Hibah yang dikucurkan Juni ini untuk mendukung kegiatan REDD+ di Indonesia yang antara lain menurunkan emisi gas rumah kaca hingga 26 persen pada 2020, kata Menteri Kehutanan Zulkifli Hasan di Jakarta, Kamis.

Hibah Bank Dunia diberikan dalam jangka waktu tiga tahun terhitung Juni 2011, katanya saat peluncuran Forest Carbon Partnership Facility kerja sama REDD plus Readiness Preparation antara Indonesia dan Bank Dunia .

Dengan demikian, rata-rata per tahun dana hibah dikucurkan sekitar 1,2 juta dolar.

Zulkifli juga menyatakan, pemerintah menyediakan anggaran untuk berbagai program yang berkaitan dengan program REDD+.

Menteri mengatakan, skema pemberian hibah dari Bank Dunia berbeda dengan pemberian hibah dari Norwegia. Dana hibah yang sebesar 1 miliar dolar AS dari Norwegia itu diberikan setelah Indonesia berhasil menurunkan karbon.

"Kalau dari Norwegia diberikan setelah berhasil menurunkan karbon. Kami bukan melihat dari nilainya yang kecil, tapi semangat dan komitmennya dari para pemberi hibah ini dalam mendukung REDD ini," katanya.
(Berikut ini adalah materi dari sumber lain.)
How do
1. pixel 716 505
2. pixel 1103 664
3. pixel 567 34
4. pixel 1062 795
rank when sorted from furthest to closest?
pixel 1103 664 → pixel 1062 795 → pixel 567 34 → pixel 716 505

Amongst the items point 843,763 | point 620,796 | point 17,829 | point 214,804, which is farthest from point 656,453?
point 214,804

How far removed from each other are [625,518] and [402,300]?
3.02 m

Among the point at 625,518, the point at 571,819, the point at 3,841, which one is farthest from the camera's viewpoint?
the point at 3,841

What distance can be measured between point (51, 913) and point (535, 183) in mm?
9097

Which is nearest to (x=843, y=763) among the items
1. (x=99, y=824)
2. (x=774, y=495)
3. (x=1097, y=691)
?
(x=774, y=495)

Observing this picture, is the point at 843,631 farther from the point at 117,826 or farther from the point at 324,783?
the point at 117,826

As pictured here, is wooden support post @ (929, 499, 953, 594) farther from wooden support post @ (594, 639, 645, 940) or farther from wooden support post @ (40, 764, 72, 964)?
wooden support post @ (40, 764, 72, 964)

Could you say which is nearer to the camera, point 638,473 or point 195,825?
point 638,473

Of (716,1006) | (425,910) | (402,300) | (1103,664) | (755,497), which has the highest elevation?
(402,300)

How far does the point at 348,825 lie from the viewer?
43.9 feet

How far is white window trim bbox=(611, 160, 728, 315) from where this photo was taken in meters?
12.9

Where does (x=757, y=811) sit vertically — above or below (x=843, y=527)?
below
Kerja sama ini dinilainya akan mempercepat upaya Indonesia mengurangi emisi dan penanganan kawasan hutan dan menunjukan bahwa negara maju percaya kepada negara ini.

Sementara itu, Kepala Perwakilan Bank Dunia di Indonesia Stefan Koerberle mengatakan, kondisi hutan Indonesia saat ini akan menentukan masa depan skema REDD+ dan perdagangan karbon secara global.
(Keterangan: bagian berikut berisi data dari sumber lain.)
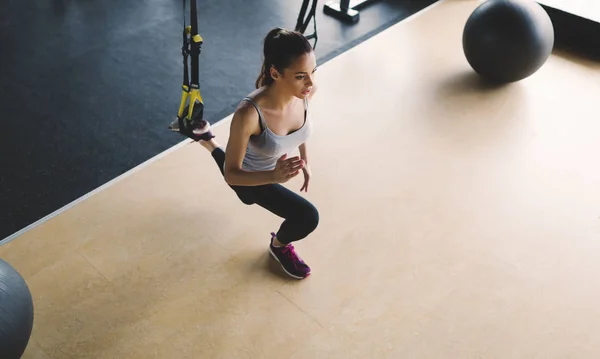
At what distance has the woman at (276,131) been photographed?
2082 mm

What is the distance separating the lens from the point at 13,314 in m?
2.05

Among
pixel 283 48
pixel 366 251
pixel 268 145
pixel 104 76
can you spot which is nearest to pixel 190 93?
pixel 268 145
Dia menilai Indonesia sudah memberi contoh bagi negara-negara berkembang lain dalam melindungi hutan dan menurunkan emisi global.

Koerberle mengatakan, Indonesia merupakan salah satu negara berhutan pertama yang mendapatkan dukungan "Forest Carbon Partnership Facility".

"Ini menunjukan bahwa Indonesia fokus terhadap pencapaian targetnya mengurangi emisi gas rumah kaca, terutama dari kerusakan hutan," katanya.

Menurut Kepala Unit Penelitian dan Pembangunan Kementerian Kehutanan (Kemenhut) Tachir Fathoni, sejak menjadi tuan rumah konferensi internasional perubahan iklim di Bali pada 2007, Indonesia telah melancarkan berbagai upaya untuk mengatasi perubahan iklim dan mengurangi emisi gas rumah kaca.

Salah satu upaya tersebut, katanya, yakni persiapan penerapan skema penurunan emisi dari deforestasi dan degradasi hutan atau yang dikenal dengan REDD+.

Dengan strategi nasional REDD+, katanya, Indonesia tidak hanya berfokus pada penurunan kerusakan hutan, tetapi juga menekankan peran konservasi, pengelolaan hutan secara lestari serta peningkatan stok karbon hutan.

"Negara maju dapat membayar sejumlah uang kepada negara berkembang untuk menerapkan berbagai kebijakan dan proyek untuk menghentikan kerusakan hutan. Proses ini selain membantu melindungi lingkungan, juga dapat mengurangi pemanasan global dan menjadikan pelestarian hutan dan lahan gambut sebagai sumber pendapatan berkelanjutan," katanya.

Menurut dia, kerja sama dengan Bank Dunia ini bertujuan memberikan kontribusi pada pembangunan kapasitas Indonesia dalam merancang strategi nasional REDD plus.

"Dananya nanti dialokasikan untuk persiapan, menyusun metodologi, menyusun penelitian, dan kegiatan yang dipakai dalam rangka program REDD plus ini," tegasnya.